|Scotch Eggs our a family tradition. The mothering tradition is teaching how to make them.|
It's interesting to learn how and when a tradition started in a family. For us, it was a vacation to Butchart Gardens in Victoria. We all enjoyed the high tea so much that we began having tea at our house for Easter, Christmas Eve, and birthdays. This, of course, meant finding the recipes to serve tea.
We purchased several books on teas from bed and breakfasts we visited, from various vacation spots, and we brought home every menu from every tea (yes, we looked for them).
One book had Scotch Eggs, the original Scottish version with sheep's head sausage. Um, no thank you. But being part Scotch, I couldn't give up. I simply created my Americanized version using maple pork sausage. And whammy! Our family tradition was born of a food we all adore.
Last year, my daughter wanted to make Scotch Eggs for her friends. So instead of mom making them, Mariah came to the house and learned the steps herself. You know what this means? The tradition has become a tradition because it's passed down a generation. My daughter-in-laws have also come to the house to help me make the family food and to learn so they can make the dish. Voila, it's now in two more of our family households.
|Mariah and her mom, Angie|
My son, away at college, was not about to go without his beloved Scotch Eggs at Easter. "It wouldn't be Easter feast without them." So he asked for the recipe and his coach (a single fellow as well) had my son come over for Easter dinner. These two single guys made Scotch Eggs together! And you know what? His coach has now claimed Scotch Eggs as a new tradition too. Four of my children and someone connected now claim this tradition.
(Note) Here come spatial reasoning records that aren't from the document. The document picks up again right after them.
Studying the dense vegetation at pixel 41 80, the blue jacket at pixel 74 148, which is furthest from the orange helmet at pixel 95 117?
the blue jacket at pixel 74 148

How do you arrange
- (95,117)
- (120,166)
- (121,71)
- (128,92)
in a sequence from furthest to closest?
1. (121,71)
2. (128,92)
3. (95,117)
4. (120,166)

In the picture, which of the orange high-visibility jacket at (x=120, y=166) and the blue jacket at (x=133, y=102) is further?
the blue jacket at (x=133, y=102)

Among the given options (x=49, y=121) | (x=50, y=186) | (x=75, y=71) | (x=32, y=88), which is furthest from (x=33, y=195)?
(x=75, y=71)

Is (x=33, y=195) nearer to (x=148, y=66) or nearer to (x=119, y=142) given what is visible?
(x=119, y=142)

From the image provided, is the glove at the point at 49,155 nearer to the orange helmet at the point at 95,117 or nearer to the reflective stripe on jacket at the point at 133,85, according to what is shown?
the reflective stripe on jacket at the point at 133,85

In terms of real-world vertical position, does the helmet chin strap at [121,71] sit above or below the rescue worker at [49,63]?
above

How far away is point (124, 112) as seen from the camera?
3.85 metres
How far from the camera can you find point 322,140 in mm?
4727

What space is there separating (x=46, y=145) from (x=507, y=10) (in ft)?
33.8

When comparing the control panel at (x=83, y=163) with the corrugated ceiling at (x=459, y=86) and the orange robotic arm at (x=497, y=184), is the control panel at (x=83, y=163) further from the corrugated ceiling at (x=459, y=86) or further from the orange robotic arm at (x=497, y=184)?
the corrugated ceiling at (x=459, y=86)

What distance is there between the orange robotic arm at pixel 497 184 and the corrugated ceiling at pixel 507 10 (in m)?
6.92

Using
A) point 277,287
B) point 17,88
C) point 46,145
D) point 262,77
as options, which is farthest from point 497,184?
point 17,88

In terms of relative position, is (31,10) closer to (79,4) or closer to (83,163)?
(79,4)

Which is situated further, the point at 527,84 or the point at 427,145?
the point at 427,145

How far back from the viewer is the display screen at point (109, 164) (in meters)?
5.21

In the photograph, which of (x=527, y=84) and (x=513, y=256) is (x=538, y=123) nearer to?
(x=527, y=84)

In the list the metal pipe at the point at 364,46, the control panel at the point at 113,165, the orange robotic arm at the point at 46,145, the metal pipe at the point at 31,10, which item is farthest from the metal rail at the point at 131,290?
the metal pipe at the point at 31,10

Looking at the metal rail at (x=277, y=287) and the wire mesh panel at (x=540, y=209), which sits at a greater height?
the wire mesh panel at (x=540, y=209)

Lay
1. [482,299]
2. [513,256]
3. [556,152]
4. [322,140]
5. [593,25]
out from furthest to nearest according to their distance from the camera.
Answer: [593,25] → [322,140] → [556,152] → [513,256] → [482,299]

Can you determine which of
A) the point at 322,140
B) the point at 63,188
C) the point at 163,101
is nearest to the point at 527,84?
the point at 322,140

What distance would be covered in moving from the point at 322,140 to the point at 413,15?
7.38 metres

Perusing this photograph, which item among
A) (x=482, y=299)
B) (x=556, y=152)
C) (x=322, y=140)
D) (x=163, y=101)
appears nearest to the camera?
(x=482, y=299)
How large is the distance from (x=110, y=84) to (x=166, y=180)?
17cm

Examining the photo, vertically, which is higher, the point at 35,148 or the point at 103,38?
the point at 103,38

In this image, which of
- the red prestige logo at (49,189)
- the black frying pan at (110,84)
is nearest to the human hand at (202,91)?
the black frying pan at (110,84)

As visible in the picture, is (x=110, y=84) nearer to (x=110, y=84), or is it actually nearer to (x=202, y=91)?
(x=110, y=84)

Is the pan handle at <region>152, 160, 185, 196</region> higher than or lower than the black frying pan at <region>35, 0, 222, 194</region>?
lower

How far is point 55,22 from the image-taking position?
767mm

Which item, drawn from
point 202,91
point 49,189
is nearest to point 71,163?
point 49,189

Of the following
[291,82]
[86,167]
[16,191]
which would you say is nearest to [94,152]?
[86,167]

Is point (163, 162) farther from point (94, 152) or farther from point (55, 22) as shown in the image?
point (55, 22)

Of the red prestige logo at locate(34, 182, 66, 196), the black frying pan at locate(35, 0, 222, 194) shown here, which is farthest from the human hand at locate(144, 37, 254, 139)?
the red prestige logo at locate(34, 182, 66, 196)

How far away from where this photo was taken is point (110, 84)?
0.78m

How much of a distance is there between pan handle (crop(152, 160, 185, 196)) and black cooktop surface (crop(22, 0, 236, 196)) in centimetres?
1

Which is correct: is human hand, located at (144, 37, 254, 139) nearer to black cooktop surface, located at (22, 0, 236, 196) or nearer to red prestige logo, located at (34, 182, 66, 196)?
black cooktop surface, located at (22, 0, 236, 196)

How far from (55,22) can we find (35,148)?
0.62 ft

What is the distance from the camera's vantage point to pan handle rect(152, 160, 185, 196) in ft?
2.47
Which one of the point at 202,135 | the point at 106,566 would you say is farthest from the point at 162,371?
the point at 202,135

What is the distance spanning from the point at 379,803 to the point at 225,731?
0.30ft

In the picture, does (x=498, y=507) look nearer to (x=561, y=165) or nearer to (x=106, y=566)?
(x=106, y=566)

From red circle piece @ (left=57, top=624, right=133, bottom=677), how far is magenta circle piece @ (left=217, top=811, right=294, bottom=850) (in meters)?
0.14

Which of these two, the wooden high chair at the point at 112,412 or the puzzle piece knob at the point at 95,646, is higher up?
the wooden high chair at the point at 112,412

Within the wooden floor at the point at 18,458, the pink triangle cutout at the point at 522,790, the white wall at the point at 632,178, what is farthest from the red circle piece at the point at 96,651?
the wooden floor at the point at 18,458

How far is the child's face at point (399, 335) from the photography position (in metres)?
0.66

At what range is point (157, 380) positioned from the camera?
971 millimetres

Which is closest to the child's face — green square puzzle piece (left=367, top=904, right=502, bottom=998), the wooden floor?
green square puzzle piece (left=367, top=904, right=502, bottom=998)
Tell me, what's a must have tradition in your family? How did it start? Are you mothering traditions by teaching the next generation?
|Scotch Egg Mountain :)|
Scotch Egg Recipe:
One dozen hard-boiled eggs, peeled
1/3 cup flour
2 beaten eggs
1 lb. maple breakfast sausage
2 cups of breadcrumbs
Oil for deep frying
Roll peeled, hard-boiled eggs in flour.
Form maple sausage around each egg until it’s a ball that completely coats the egg with no break.
Roll sausage covered eggs in beaten, raw egg mix.
Roll and cover each ball in breadcrumbs.
Deep fry in 350° oil until deep, rich golden brown (5-8 minutes).
Pull out of oil and drain on paper towels.
Cut in half to serve. The Scotch Eggs are beautiful with the yolk, white, and sausage layers forming a visual bull’s eye. Half an egg is one serving and is traditionally served in Scotland with a green salad and ale. We serve it at Easter Tea with other fun finger foods, lots of veggies, and specialty teas.
*Use plastic wrap to form thin sausage patties by smashing sausage in between layers. I get easily a dozen equal portions out of a pound of sausage by using the plastic wrap method.
*Be sure there are no cracks in the sausage and you don’t see the egg through it before moving to the next stage.
*Heat the oil back up to temperature between batches.
*Use a small fryer or a deep, heavy saucepan for deep fat frying and a slotted metal spoon.*If you don’t have a deep fat fryer, use a candy thermometer to monitor your oil heat. Let it stand in between batches of 3-4 eggs at a time to allow the oil to get hot again. By keeping the heat as steady for each batch, you’ll have crisp Scotch Eggs and not soak up much oil into the food. Too cool and the oil soaks into your food adding heavy calories and soggy coatings.